Walt Disney (DIS 3.36%) reported its fiscal third-quarter results on Aug. 12, highlighting a unique advantage against Netflix (NFLX 8.74%). While each has produced its fair share of hits in recent years, Disney captures more value from its streaming assets.
More specifically, Disney is more successful at turning hit characters from a movie or TV show into sought-after products and merchandise.
"Baby Yoda" adds grown-up profits to Disney
Keep in mind, Netflix has no other robust revenue segments the way Disney does. A hit show on Netflix may attract more subscribers, but the monetary benefits end there.

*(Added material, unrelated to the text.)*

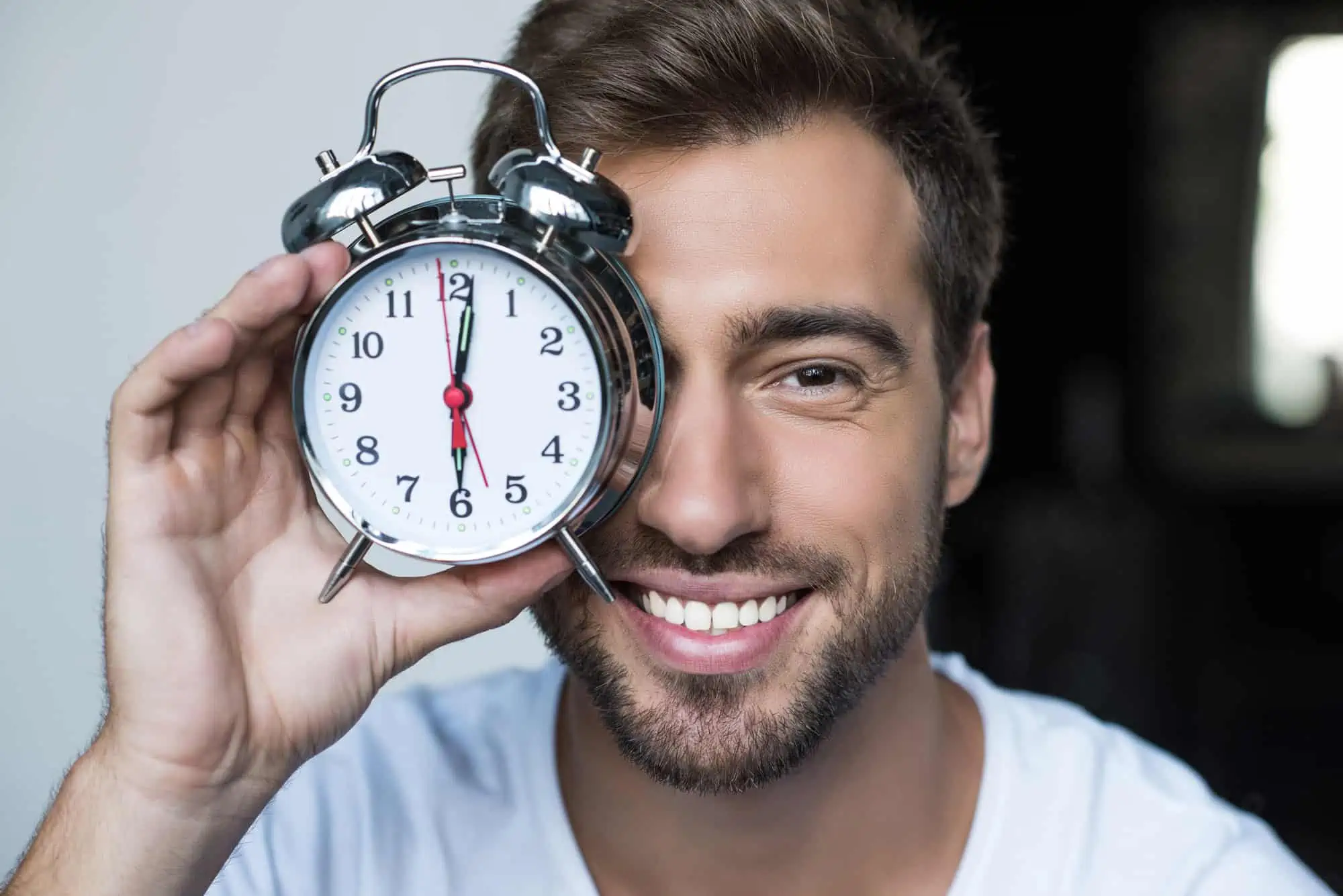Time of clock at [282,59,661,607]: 6:01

Disney on the other hand, in its most recent quarter, reported $1.1 billion in revenue from consumer products with operating profits of $564 million. The segment, which includes licensing and sales of branded merchandise through retail and online channels, is a significant part of Disney's operations. Indeed, at the end of its fiscal 2019, Disney had over 300 retail stores open worldwide.

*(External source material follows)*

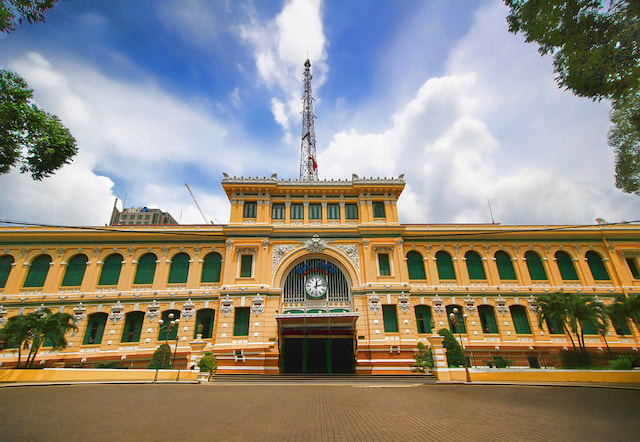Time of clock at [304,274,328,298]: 12:12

That same fiscal year, its consumer products division brought in revenue of $4.6 billion and operating income of $1.8 billion, increasing 5% and 13%, respectively, from the year before. That goes to show the performance in the most recent quarter wasn't a fluke.

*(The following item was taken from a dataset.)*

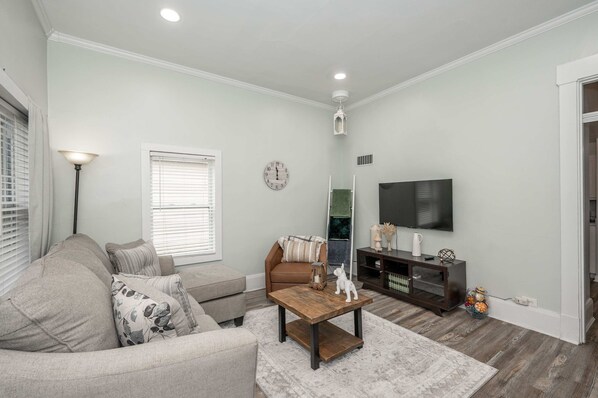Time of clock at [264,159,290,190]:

And when you consider the company made $6.7 billion in operating income across all business units in 2019, you begin to see what a big part consumer products play in Disney's business. (Note, I am using 2019 figures to show the segment's effect on the overall business during normal operations. The coronavirus pandemic changed Disney's business so much in 2020 that looking at the year's results would not be as informative and not reflect the segment's true value.)
For instance, Netflix's hit show The Queen's Gambit, which involved a highly gifted chess player, increased sales of chess sets by an estimated 87% and chess books by 603%. That's a boon that Netflix did not get to profit from financially.
Compare that hit show to Disney's hit The Mandalorian, set in the Star Wars universe, which sparked a surge in sales for merchandise. The difference is that the surge was in Star Wars-branded merchandise, where Disney gets a taste of the profits.
That means when Disney is evaluating production budgets for films, it can include in those assessments the added benefit of product sales on top of box-office revenue and new streaming subscribers. Sometimes that will make the difference between a production getting the green light or not.
What this could mean for investors
This is a formula Disney has perfected over decades. Hit movies and shows influence hot products, which sometimes become attractions at one of its theme parks. When Disney finds that a character is immensely popular with consumers, it has the operations to capture a full measure of rewards. It will take Netflix a long time to ever reach this kind of flywheel in its business. That's an advantage for Disney -- one that investors should not take too lightly.